> PROBLEM DETAILS
Return the data verbatim, without pictures.
----- AVAILABLE DATA
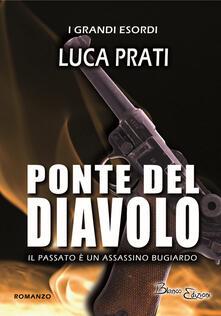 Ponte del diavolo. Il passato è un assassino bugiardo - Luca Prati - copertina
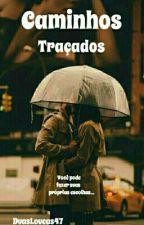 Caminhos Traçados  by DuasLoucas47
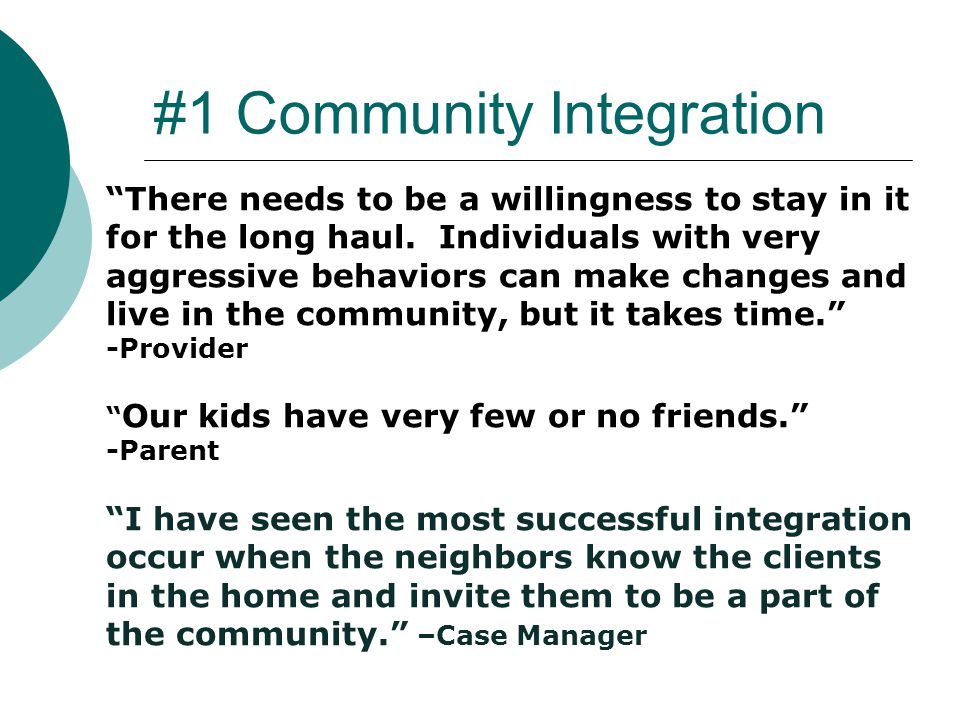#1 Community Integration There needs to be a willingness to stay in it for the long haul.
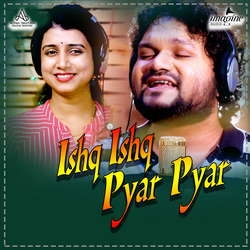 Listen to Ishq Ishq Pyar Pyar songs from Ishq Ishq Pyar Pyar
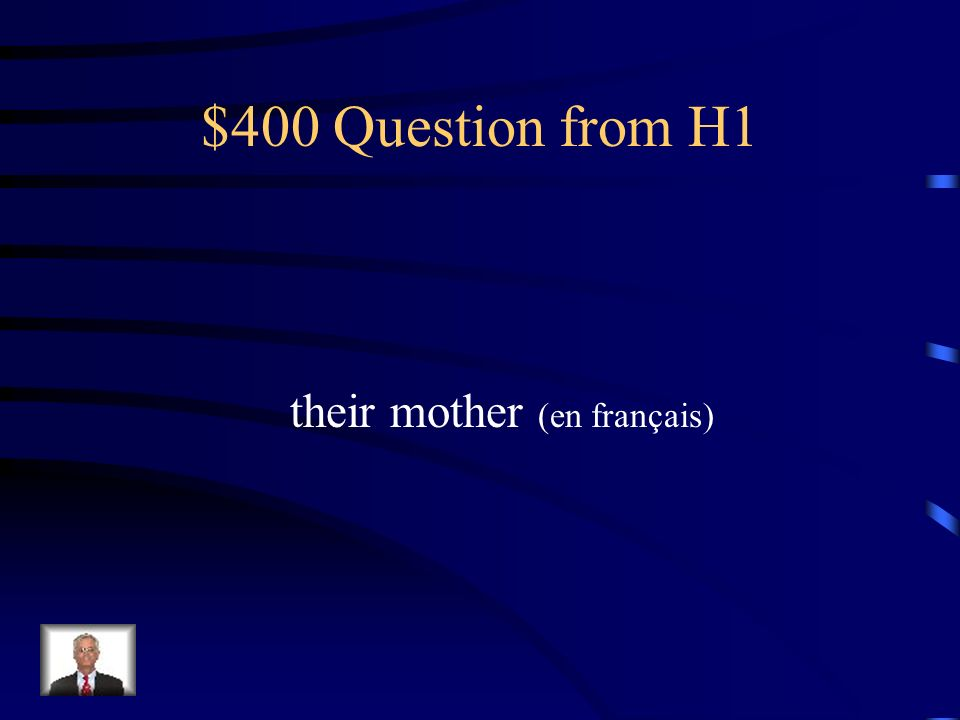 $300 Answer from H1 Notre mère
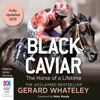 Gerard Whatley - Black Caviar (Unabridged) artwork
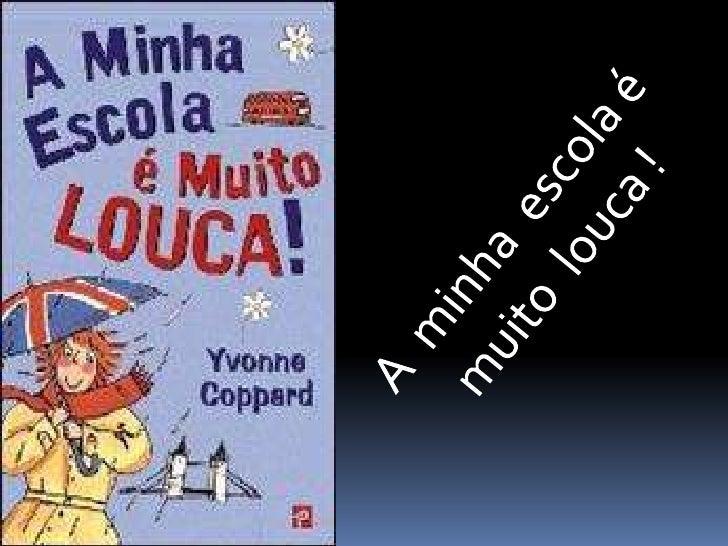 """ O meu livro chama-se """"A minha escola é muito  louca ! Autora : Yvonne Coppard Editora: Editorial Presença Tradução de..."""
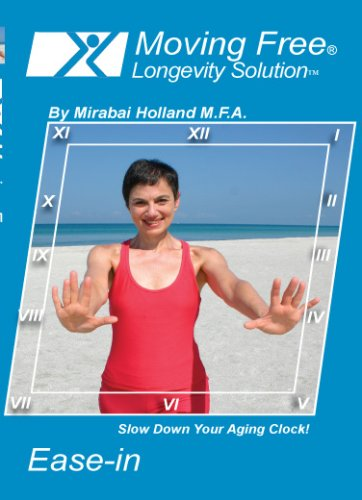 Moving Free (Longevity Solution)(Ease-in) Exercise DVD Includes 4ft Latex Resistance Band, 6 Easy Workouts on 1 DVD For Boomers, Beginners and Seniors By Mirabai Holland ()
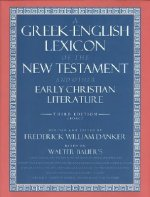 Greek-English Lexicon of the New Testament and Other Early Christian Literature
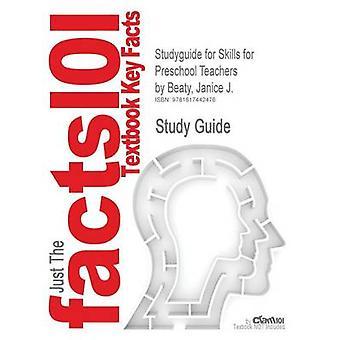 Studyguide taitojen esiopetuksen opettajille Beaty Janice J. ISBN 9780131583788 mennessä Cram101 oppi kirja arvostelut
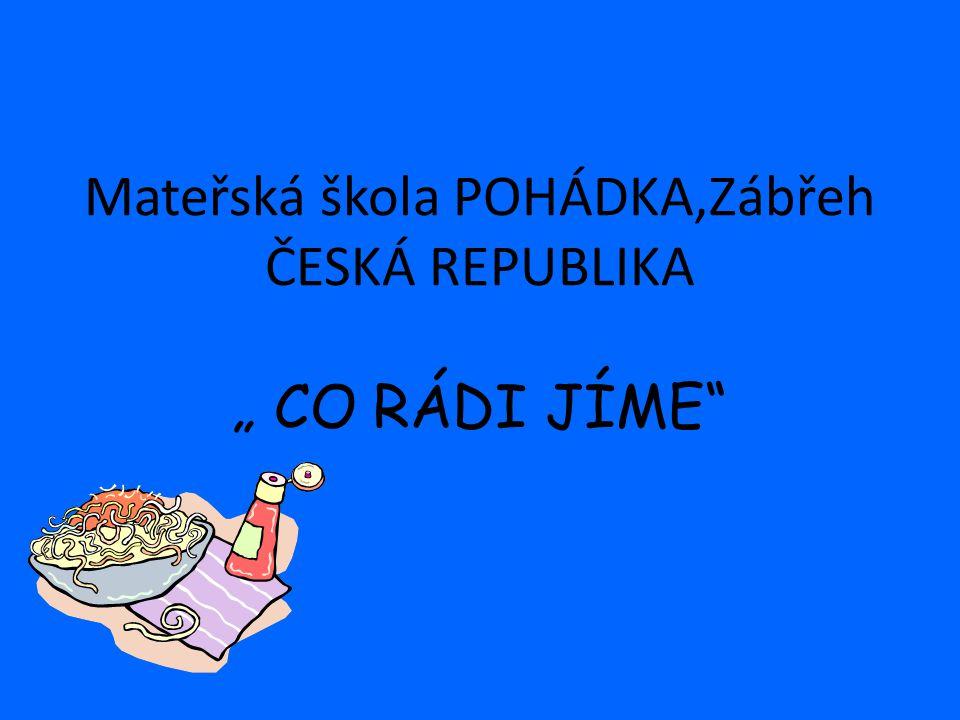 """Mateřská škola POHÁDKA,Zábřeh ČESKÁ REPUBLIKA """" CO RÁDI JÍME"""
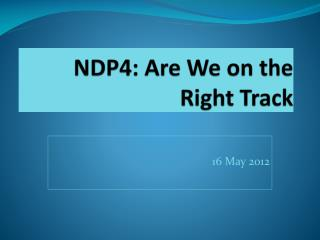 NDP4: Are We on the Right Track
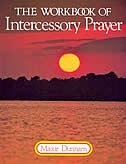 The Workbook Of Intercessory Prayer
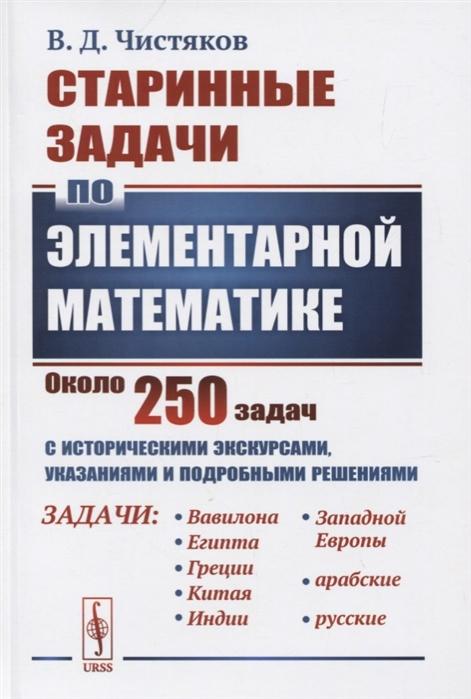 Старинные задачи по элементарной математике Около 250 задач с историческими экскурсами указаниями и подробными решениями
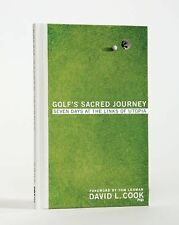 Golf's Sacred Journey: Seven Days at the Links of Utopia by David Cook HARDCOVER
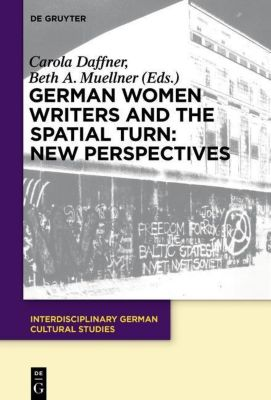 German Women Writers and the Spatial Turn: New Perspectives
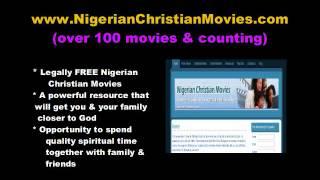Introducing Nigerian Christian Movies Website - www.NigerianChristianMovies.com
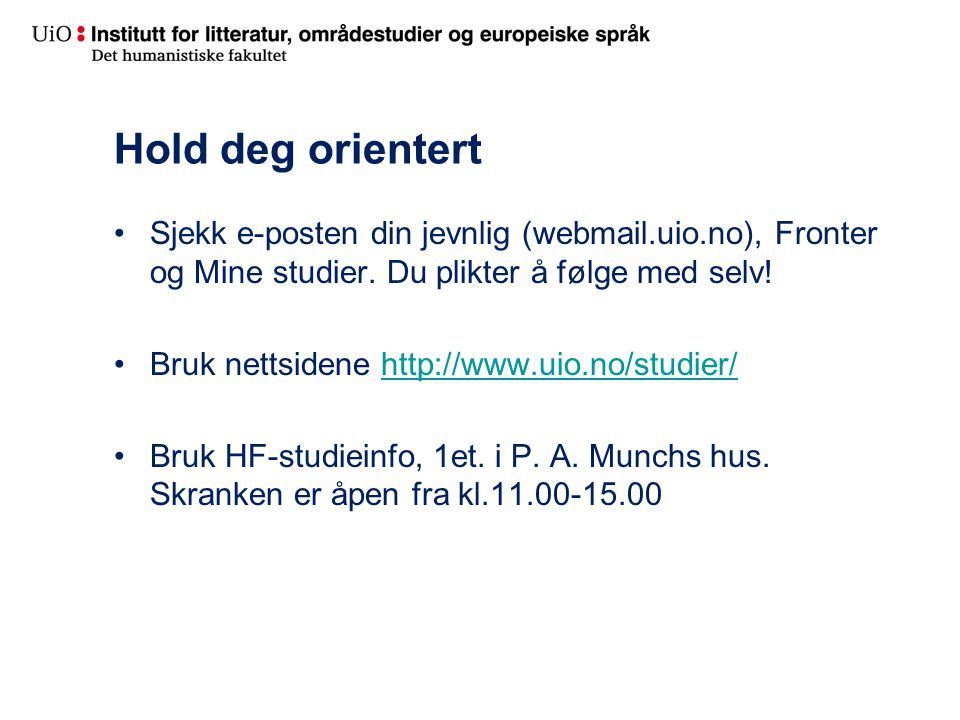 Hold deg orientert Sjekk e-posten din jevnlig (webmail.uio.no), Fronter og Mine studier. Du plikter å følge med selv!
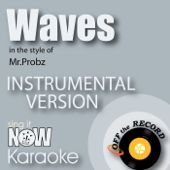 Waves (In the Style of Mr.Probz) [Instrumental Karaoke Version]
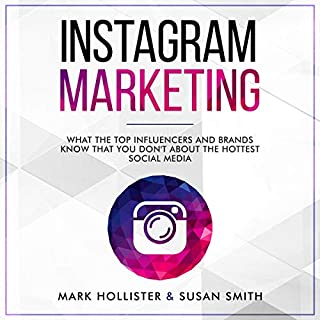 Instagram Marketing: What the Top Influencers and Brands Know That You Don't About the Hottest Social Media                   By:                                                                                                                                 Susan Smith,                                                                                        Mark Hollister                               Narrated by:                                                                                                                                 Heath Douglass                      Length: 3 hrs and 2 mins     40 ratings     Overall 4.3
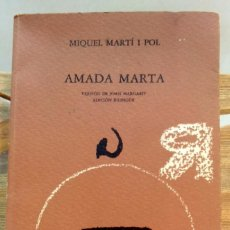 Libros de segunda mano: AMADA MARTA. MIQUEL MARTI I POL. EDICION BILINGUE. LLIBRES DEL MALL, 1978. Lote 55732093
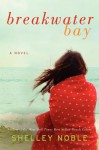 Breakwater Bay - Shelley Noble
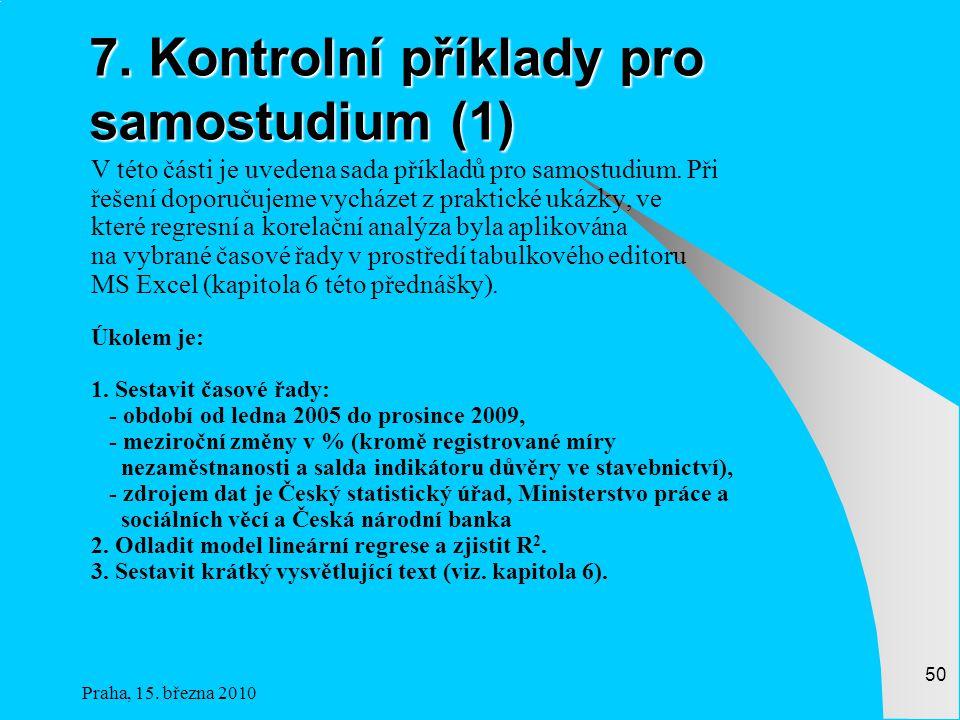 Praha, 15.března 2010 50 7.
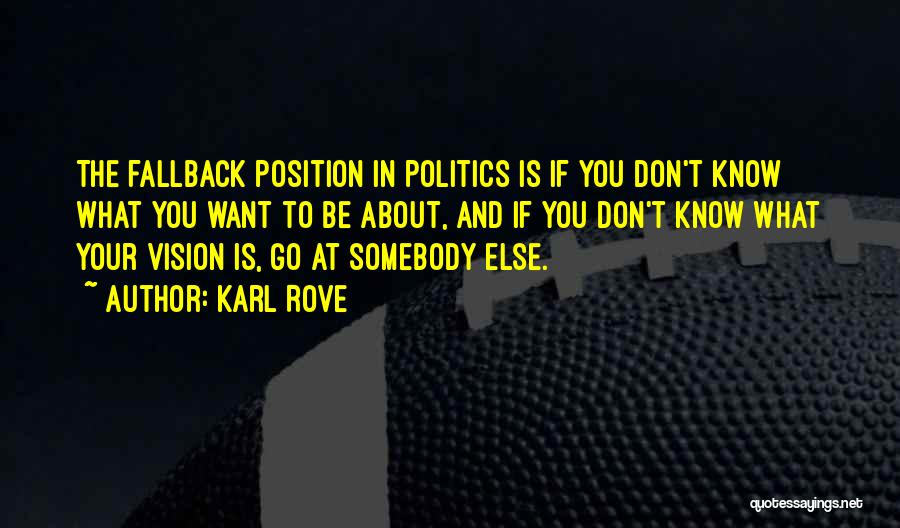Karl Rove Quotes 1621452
----------
> TASK ANSWER
 Ponte del diavolo. Il passato è un assassino bugiardo - Luca Prati - copertina
 Caminhos Traçados  by DuasLoucas47
#1 Community Integration There needs to be a willingness to stay in it for the long haul.
 Listen to Ishq Ishq Pyar Pyar songs from Ishq Ishq Pyar Pyar
 $300 Answer from H1 Notre mère
 Gerard Whatley - Black Caviar (Unabridged) artwork
 """ O meu livro chama-se """"A minha escola é muito  louca ! Autora : Yvonne Coppard Editora: Editorial Presença Tradução de..."""
 Moving Free (Longevity Solution)(Ease-in) Exercise DVD Includes 4ft Latex Resistance Band, 6 Easy Workouts on 1 DVD For Boomers, Beginners and Seniors By Mirabai Holland ()
 Greek-English Lexicon of the New Testament and Other Early Christian Literature
 Studyguide taitojen esiopetuksen opettajille Beaty Janice J. ISBN 9780131583788 mennessä Cram101 oppi kirja arvostelut
 """Mateřská škola POHÁDKA,Zábřeh ČESKÁ REPUBLIKA """" CO RÁDI JÍME"""
 NDP4: Are We on the Right Track
 The Workbook Of Intercessory Prayer
 Старинные задачи по элементарной математике Около 250 задач с историческими экскурсами указаниями и подробными решениями
 Golf's Sacred Journey: Seven Days at the Links of Utopia by David Cook HARDCOVER
 German Women Writers and the Spatial Turn: New Perspectives
Introducing Nigerian Christian Movies Website - www.NigerianChristianMovies.com
 Hold deg orientert Sjekk e-posten din jevnlig (webmail.uio.no), Fronter og Mine studier. Du plikter å følge med selv!
 Waves (In the Style of Mr.Probz) [Instrumental Karaoke Version]
 Instagram Marketing: What the Top Influencers and Brands Know That You Don't About the Hottest Social Media                   By:                                                                                                                                 Susan Smith,                                                                                        Mark Hollister                               Narrated by:                                                                                                                                 Heath Douglass                      Length: 3 hrs and 2 mins     40 ratings     Overall 4.3
 Libros de segunda mano: AMADA MARTA. MIQUEL MARTI I POL. EDICION BILINGUE. LLIBRES DEL MALL, 1978. Lote 55732093
 Breakwater Bay - Shelley Noble
 Praha, 15.března 2010 50 7.
Karl Rove Quotes 1621452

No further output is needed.